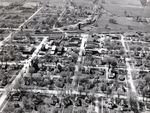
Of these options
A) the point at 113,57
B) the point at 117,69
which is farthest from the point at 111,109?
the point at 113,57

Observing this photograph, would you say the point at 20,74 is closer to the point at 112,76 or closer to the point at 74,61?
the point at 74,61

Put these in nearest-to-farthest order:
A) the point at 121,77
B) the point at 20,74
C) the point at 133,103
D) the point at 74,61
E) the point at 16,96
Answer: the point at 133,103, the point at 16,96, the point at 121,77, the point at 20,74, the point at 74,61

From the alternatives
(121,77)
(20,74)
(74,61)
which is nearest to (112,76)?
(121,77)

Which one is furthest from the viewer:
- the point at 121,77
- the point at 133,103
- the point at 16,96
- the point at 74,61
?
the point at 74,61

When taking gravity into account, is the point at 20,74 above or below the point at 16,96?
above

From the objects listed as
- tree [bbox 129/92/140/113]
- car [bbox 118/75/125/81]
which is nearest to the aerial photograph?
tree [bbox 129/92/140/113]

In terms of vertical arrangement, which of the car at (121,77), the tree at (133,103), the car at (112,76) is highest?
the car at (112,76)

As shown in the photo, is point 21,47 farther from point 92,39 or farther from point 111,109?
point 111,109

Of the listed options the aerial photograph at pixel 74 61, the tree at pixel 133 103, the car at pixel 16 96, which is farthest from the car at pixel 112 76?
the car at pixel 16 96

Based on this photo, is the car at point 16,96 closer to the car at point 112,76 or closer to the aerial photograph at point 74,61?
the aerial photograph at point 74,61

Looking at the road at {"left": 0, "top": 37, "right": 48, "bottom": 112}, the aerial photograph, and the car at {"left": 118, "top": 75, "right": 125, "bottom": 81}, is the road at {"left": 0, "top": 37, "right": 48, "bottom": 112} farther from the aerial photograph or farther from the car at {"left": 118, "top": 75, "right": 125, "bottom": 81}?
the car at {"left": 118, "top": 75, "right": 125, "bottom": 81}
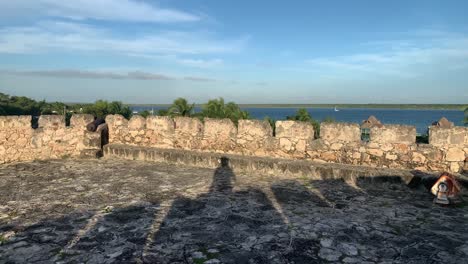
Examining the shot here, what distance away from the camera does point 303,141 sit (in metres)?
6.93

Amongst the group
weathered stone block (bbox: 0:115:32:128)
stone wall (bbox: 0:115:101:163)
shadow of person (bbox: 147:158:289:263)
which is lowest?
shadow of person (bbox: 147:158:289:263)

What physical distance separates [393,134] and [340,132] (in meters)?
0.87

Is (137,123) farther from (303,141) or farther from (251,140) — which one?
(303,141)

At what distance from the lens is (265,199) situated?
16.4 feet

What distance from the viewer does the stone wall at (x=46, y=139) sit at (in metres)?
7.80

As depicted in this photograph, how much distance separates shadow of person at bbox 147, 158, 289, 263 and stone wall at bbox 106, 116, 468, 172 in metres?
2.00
★ ★ ★ ★ ★ ★ ★
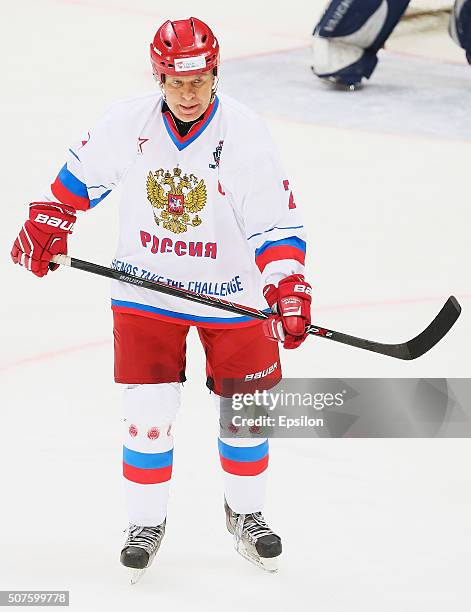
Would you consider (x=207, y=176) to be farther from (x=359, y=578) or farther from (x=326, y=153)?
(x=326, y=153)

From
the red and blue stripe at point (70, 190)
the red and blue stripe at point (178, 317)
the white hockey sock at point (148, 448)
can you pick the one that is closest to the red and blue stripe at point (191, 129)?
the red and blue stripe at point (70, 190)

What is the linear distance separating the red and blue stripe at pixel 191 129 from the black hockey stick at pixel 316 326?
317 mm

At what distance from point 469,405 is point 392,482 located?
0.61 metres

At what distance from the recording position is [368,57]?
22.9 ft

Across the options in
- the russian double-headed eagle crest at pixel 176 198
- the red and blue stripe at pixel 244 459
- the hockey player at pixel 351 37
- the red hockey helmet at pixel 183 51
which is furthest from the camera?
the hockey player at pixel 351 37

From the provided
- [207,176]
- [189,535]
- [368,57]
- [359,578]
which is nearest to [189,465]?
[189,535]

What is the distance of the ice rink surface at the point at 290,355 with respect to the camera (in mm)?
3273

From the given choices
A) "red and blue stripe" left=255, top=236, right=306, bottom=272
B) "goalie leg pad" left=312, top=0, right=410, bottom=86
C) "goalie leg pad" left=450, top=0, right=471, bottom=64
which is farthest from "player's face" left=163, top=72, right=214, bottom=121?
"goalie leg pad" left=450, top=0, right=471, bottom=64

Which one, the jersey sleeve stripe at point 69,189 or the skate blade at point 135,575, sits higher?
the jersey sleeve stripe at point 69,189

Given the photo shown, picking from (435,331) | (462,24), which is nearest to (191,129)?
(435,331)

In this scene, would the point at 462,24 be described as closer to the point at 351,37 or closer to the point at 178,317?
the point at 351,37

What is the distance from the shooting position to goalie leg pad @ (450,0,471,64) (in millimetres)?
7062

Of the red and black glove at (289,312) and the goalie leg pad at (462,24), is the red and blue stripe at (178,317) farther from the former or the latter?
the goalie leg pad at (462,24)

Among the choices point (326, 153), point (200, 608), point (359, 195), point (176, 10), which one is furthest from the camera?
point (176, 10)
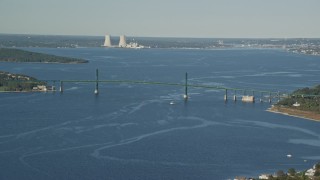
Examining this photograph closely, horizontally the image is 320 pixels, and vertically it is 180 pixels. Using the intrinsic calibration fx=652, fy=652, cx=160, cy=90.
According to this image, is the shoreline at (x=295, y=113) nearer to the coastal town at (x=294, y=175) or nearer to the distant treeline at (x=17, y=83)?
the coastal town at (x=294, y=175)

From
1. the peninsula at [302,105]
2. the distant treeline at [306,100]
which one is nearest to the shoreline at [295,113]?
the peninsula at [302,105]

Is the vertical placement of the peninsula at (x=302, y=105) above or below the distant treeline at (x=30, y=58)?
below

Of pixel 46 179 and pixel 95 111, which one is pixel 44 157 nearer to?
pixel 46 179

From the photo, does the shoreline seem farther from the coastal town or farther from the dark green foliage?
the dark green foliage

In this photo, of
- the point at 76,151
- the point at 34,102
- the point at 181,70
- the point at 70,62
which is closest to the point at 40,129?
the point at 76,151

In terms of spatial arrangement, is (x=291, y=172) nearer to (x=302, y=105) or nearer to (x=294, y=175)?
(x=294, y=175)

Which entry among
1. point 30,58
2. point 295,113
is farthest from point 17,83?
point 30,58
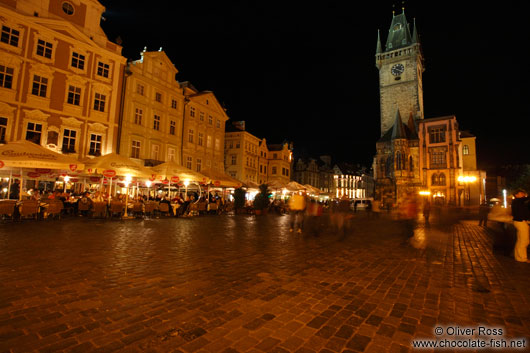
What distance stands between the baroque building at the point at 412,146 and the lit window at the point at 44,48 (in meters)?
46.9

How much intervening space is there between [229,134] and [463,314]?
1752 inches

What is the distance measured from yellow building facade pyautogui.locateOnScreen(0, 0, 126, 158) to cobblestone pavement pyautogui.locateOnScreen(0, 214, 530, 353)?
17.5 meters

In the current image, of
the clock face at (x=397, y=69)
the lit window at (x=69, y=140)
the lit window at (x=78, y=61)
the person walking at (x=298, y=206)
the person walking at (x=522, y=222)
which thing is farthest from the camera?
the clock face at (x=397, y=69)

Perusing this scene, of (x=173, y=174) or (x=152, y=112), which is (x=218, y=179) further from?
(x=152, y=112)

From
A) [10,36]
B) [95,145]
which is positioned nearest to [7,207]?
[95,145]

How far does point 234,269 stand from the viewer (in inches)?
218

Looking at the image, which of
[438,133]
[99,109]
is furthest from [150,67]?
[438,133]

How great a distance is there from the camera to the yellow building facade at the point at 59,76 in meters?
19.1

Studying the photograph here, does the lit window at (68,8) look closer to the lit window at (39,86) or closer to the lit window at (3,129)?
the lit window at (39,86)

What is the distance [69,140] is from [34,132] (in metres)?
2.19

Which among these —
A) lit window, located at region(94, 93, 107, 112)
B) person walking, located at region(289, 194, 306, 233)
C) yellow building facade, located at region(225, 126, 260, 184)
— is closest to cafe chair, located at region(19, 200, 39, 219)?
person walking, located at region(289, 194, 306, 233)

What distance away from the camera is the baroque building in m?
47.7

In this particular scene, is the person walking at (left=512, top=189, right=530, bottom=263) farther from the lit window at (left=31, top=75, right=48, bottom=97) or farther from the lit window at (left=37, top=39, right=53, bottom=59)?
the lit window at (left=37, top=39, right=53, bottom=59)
★ ★ ★ ★ ★ ★ ★
## GOAL
Extract every line of the records that contains the string "located", treating uppercase and lowercase as distinct.

## FINAL RESULT
At what distance from point 469,405 is point 392,482 located?
A) lit window, located at region(94, 93, 107, 112)
B) person walking, located at region(289, 194, 306, 233)
C) yellow building facade, located at region(225, 126, 260, 184)
— is closest to cafe chair, located at region(19, 200, 39, 219)?
person walking, located at region(289, 194, 306, 233)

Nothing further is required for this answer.